De cette heure en vertu plus riche Un souffle d’amour fraternel Monte du cercle amplifiant Le chant plus fort de mon amour.
C’est pour moi la plus belle danse Car elle sait unir les cœurs Qui par les grands chemins de l’espérance Sont tous partis joyeusement.
Ecoutez dans la nuit sereine La voix du chant plein de lumière Lu place où fleurit l’allégresse Emplit mon esprit de son parfum.
La chanson belle, grande et forte Dans la nuit poursuit son chemin Et la brise marine apporte Son baiser descendu du ciel.
Voyez, par le bois et la plaine
Un souffle passe plus pur et puissant
Jusqu’aux étoiles notre sardane
René Llech-Walter
La sardane
Vous demandez, Pépratx, de rimer quelque chose,
Pour chanter la sardane auguste des aïeux.
Le temps s’enfuit rapide … et cependant, je n’ose …
Ne jugera-t-on pas mes vers prétentieux ?
Je vous l’ai déjà dit : nous avons des poètes,
Joseph-Sébastien Pons et Guiter et Grando …
Qui, d’une plume alerte, en des rimes parfaites,
Cisèleront pour vous leurs couplets les plus beaux.

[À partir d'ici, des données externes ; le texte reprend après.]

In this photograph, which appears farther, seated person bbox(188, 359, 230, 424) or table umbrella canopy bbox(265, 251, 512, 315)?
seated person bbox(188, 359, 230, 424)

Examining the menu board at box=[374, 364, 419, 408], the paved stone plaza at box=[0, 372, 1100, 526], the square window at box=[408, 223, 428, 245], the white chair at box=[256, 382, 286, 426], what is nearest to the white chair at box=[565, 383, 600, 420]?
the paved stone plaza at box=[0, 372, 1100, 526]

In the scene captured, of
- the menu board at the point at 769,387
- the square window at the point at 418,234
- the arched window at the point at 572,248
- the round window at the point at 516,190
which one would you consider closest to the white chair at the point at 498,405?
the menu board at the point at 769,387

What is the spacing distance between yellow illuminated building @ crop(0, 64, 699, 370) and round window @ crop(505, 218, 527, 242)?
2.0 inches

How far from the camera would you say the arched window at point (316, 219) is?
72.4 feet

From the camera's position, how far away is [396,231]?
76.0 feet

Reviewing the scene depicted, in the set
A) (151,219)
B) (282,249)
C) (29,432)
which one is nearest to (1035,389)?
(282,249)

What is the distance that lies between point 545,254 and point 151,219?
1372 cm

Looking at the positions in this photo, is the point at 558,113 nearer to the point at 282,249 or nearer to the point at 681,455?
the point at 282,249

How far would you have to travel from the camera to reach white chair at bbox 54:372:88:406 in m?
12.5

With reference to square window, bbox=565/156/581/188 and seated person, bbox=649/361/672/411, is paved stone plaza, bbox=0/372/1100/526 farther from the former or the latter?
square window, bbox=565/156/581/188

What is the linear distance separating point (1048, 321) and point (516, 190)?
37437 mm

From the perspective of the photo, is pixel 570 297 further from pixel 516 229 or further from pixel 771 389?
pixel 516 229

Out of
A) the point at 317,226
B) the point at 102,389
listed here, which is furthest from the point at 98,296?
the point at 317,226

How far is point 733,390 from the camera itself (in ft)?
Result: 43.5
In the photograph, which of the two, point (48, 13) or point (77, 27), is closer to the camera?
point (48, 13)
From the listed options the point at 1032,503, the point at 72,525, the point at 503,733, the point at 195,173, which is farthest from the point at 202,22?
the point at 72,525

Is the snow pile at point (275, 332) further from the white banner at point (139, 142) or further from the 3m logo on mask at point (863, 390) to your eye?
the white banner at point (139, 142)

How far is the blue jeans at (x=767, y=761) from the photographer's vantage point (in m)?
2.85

Je me contenterai, pour ma part très modeste,
De souligner ici, du plus profond du cœur,
Le rôle bienfaisant de la sardane agreste,
Qui, sans riche décor, sans sourire trompeur,
Déroule sa guirlande et donne à toute fête
Rythme joyeux, musique, harmonie et splendeur.
Mais, pour moi, la sardane est peut-être autre chose,
Et je l’ai déjà dit et proclamé bien haut.
C’est, la main dans la main, dans une apothéose,
La ronde de l’amour, celle des temps nouveaux.
Les peuples, comprenant enfin que toute guerre
Ne peut causer que pleurs, sang, misère et douleurs,
Ensemble danseront cette sardane altière,
Qui, dans un cercle ami, rapprochera le cœurs.